WORK TO COMPLETE. Can you copy everything from the line containing "Inspecting the scene, when" down to the end of the listing below, swapping "light switch" for "wall switch" and leaving all else unchanged?

PROVIDED INFORMATION.
┏━━

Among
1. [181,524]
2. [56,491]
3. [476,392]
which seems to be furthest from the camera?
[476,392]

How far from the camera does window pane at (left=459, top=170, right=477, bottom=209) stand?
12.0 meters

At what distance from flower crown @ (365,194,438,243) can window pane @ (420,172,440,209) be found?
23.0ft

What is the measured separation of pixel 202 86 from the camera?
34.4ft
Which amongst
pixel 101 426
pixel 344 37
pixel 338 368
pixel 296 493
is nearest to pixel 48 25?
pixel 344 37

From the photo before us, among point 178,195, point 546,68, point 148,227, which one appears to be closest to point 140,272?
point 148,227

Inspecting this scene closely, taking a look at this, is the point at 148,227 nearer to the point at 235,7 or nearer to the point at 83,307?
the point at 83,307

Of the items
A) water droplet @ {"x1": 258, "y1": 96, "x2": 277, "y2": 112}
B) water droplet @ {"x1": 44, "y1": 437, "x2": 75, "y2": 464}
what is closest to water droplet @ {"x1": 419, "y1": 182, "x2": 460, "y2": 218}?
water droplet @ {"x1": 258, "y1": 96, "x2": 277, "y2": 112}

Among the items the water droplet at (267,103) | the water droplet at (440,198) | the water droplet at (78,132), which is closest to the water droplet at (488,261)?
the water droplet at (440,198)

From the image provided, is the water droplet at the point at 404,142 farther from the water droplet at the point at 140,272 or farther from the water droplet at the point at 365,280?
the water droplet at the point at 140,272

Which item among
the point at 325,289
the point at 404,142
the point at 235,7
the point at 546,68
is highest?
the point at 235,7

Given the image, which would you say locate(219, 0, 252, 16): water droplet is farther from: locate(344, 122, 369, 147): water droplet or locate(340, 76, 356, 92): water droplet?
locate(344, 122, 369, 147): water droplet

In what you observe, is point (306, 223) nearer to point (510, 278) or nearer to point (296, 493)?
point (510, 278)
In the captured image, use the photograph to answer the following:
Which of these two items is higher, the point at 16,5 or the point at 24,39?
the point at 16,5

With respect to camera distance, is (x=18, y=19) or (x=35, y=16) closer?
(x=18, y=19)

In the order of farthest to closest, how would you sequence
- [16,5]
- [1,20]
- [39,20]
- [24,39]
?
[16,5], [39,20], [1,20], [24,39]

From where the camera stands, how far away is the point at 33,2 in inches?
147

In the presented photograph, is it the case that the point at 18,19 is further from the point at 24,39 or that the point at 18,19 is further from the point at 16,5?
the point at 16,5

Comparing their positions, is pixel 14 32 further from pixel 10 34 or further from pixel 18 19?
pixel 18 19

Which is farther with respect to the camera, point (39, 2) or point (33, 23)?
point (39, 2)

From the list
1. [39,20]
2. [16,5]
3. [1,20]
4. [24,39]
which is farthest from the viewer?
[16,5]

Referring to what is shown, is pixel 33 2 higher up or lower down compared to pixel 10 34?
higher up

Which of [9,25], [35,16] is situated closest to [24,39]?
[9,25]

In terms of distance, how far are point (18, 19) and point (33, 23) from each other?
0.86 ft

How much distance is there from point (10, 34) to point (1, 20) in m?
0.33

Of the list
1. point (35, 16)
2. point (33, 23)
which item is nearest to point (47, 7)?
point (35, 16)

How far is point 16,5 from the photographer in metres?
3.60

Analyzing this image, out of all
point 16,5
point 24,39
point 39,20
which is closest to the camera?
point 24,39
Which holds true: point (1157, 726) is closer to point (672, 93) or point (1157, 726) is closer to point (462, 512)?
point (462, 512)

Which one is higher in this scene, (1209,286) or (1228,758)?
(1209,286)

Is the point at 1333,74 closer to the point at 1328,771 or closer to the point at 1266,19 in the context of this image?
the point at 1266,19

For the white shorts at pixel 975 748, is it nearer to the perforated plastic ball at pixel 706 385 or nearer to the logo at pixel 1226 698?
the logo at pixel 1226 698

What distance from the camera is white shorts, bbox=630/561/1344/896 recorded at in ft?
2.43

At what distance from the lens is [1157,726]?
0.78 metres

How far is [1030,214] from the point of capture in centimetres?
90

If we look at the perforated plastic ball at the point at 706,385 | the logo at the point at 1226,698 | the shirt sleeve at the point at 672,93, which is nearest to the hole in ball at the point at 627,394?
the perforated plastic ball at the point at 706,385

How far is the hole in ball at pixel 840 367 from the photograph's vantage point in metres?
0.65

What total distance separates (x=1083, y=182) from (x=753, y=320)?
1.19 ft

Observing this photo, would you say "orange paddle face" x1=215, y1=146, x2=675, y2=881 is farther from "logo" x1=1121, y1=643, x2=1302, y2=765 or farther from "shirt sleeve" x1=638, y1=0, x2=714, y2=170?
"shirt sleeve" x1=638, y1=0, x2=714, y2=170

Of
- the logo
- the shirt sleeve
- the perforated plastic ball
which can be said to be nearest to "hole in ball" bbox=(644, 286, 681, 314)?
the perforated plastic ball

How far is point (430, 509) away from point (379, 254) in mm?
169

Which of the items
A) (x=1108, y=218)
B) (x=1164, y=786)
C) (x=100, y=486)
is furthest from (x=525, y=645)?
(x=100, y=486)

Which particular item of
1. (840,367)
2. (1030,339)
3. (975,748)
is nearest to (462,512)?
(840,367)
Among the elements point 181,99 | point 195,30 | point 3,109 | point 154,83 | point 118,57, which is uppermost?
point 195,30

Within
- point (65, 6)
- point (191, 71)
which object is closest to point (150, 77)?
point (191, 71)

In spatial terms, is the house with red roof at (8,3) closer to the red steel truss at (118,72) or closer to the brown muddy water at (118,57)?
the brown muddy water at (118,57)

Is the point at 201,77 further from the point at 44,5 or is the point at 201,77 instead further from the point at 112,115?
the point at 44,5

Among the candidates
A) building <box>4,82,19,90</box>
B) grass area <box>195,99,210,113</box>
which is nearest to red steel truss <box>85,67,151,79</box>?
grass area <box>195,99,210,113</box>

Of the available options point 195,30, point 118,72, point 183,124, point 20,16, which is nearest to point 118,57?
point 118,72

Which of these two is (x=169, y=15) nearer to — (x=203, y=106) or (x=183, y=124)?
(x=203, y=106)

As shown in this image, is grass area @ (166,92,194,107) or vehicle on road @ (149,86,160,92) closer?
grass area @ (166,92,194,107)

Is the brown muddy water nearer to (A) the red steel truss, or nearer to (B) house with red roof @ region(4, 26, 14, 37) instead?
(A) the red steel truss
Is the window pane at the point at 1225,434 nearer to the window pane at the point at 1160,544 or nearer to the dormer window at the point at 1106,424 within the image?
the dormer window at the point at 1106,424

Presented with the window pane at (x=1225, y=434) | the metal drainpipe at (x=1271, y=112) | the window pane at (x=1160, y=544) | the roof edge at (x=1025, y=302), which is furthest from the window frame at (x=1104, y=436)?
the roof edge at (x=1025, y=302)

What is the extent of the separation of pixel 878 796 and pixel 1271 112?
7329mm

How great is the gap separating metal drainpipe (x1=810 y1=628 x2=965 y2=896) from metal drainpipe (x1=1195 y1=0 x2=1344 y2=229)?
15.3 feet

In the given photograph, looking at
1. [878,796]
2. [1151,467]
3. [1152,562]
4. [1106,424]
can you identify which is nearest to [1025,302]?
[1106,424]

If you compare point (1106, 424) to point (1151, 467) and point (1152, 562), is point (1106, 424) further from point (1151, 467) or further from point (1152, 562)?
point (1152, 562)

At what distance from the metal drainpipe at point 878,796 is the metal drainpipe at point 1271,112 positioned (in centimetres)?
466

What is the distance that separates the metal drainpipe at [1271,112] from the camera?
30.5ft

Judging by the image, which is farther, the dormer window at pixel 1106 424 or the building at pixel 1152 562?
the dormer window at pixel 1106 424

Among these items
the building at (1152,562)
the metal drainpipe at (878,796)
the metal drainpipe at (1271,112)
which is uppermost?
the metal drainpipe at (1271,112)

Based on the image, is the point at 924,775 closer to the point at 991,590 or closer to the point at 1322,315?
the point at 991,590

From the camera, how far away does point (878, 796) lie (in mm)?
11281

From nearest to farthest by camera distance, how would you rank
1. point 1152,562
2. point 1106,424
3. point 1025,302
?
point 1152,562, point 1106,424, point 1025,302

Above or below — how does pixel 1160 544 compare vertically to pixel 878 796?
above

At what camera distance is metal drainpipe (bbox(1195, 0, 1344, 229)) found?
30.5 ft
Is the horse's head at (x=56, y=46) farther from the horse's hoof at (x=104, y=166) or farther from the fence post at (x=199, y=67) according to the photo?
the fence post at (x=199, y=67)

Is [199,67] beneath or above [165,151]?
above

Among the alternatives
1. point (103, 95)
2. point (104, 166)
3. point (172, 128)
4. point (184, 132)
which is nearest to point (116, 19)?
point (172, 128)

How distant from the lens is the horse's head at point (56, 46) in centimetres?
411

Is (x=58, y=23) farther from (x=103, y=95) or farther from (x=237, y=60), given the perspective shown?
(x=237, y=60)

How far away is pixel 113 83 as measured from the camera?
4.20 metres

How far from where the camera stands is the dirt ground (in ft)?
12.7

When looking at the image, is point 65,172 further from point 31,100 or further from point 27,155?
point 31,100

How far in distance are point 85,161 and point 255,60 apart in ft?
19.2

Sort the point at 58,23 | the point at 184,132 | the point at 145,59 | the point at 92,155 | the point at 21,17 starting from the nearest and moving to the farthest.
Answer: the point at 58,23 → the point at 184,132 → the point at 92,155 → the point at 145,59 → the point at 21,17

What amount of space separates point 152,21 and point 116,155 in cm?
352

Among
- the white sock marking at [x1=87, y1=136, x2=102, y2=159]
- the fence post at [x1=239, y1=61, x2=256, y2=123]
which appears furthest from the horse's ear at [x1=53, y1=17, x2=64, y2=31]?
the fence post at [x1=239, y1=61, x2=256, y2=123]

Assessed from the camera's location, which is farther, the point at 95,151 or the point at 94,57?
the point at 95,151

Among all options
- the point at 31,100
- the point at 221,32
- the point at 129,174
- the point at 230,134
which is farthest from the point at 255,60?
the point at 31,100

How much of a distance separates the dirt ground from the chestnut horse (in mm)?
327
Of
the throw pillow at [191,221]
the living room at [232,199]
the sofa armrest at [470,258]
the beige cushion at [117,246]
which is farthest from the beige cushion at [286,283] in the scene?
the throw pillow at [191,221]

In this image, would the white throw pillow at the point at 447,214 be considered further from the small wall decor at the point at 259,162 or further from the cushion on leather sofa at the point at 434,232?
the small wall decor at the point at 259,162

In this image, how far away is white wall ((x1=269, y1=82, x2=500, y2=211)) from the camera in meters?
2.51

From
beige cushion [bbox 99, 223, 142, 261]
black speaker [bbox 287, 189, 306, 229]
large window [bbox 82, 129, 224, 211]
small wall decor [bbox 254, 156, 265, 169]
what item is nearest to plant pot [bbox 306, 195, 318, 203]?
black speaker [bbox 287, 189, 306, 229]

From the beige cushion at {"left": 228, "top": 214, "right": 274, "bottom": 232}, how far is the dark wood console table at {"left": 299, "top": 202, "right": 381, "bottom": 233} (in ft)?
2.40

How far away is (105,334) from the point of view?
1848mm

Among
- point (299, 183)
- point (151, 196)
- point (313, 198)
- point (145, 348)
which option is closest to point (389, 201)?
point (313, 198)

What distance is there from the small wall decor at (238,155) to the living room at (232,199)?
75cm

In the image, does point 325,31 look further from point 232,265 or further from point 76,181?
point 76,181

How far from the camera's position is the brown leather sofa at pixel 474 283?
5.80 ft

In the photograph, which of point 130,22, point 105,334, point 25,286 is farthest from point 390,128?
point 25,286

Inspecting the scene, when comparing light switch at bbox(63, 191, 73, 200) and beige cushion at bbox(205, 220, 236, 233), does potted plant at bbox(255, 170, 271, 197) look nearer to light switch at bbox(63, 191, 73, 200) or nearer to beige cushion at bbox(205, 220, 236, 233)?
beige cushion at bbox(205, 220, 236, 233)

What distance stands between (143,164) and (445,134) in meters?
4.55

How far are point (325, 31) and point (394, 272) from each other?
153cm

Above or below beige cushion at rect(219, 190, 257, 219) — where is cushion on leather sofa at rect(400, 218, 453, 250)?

┗━━

WRITTEN SOLUTION.
Inspecting the scene, when comparing wall switch at bbox(63, 191, 73, 200) and beige cushion at bbox(205, 220, 236, 233), does potted plant at bbox(255, 170, 271, 197) look nearer to wall switch at bbox(63, 191, 73, 200) or nearer to beige cushion at bbox(205, 220, 236, 233)?
beige cushion at bbox(205, 220, 236, 233)

What distance stands between (143,164) and (445,134) in meters?
4.55

How far are point (325, 31) and point (394, 272) from each other?
153cm

Above or below beige cushion at rect(219, 190, 257, 219) — where is cushion on leather sofa at rect(400, 218, 453, 250)?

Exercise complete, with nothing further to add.